__Texto fornecido__.
• Home/
  • Notícias/
  • Cultura/
  • Centenário de Mãe Stella de Oxóssi: escola no terreiro Ilê Axé Opô Afonjá valoriza herança africana e ensino do iorubá para crianças

Centenário de Mãe Stella de Oxóssi: escola no terreiro Ilê Axé Opô Afonjá valoriza herança africana e ensino do iorubá para crianças

Criada em 1977, escola Eugênia Anna dos Santos carrega valores deixados pela ialorixá

Por Bélit Loiane
Ás

Atualizado
Centenário de Mãe Stella de Oxóssi: escola no terreiro Ilê Axé Opô Afonjá valoriza herança africana e ensino do iorubá para crianças

Foto: Farol da Bahia

No terreiro do Ilê Axé Opô Afonjá, onde Mãe Stella de Oxóssi semeou o legado de resistência e espiritualidade, a educação de centenas de crianças negras se constrói como um ato de afirmação. 100 anos após seu nascimento, celebrado nesta sexta-feira (2), a Escola Eugênia Anna dos Santos segue a missão da ialorixá de ensinar por meio da valorização das raízes africanas.

__Linhas guardadas__.
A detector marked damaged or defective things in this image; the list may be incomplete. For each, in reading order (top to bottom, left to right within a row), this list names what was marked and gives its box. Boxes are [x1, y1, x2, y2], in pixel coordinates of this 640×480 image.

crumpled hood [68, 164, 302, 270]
--
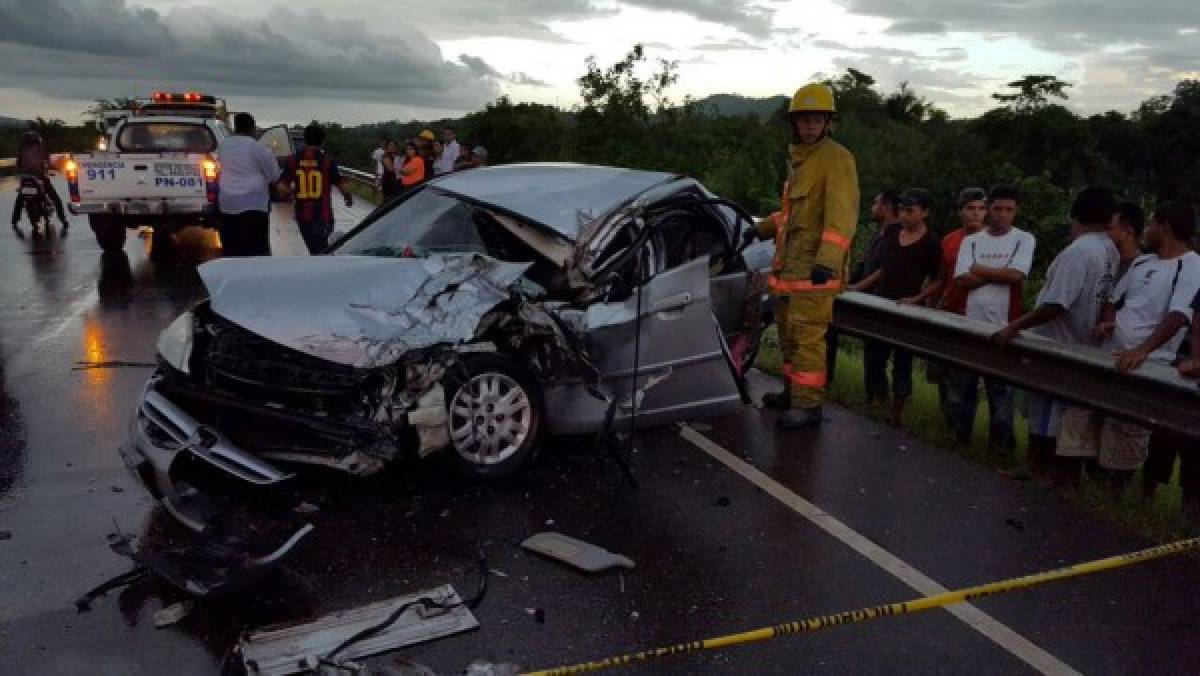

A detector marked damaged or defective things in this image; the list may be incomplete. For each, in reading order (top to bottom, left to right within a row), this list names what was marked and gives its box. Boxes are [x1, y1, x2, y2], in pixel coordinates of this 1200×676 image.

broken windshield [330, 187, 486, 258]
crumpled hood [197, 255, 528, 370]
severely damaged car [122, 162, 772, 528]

__Objetivo 1__. Diga se cada afirmação concorda com o texto fornecido, respondendo sim ou não e citando as palavras decisivas do texto: (a) a escola Eugênia Anna dos Santos foi criada em 1977; (b) o centenário de nascimento de Mãe Stella é celebrado num sábado; (c) a escola valoriza o ensino do iorubá para crianças.
__Objetivo 2__. Segundo o texto fornecido, em que terreiro fica a escola Eugênia Anna dos Santos?
__Objetivo 3__. Reescreva o trecho do texto fornecido começando em "No terreiro do" e terminando em "das raízes africanas.", e troque "espiritualidade" por "fé".

__Resposta escrita 1__.
(a) Sim: "Criada em 1977, escola Eugênia Anna dos Santos carrega valores deixados pela ialorixá".
(b) Não: "celebrado nesta sexta-feira (2)".
(c) Sim: "valoriza herança africana e ensino do iorubá para crianças".

__Resposta escrita 2__. No terreiro Ilê Axé Opô Afonjá.

__Resposta escrita 3__.
No terreiro do Ilê Axé Opô Afonjá, onde Mãe Stella de Oxóssi semeou o legado de resistência e fé, a educação de centenas de crianças negras se constrói como um ato de afirmação. 100 anos após seu nascimento, celebrado nesta sexta-feira (2), a Escola Eugênia Anna dos Santos segue a missão da ialorixá de ensinar por meio da valorização das raízes africanas.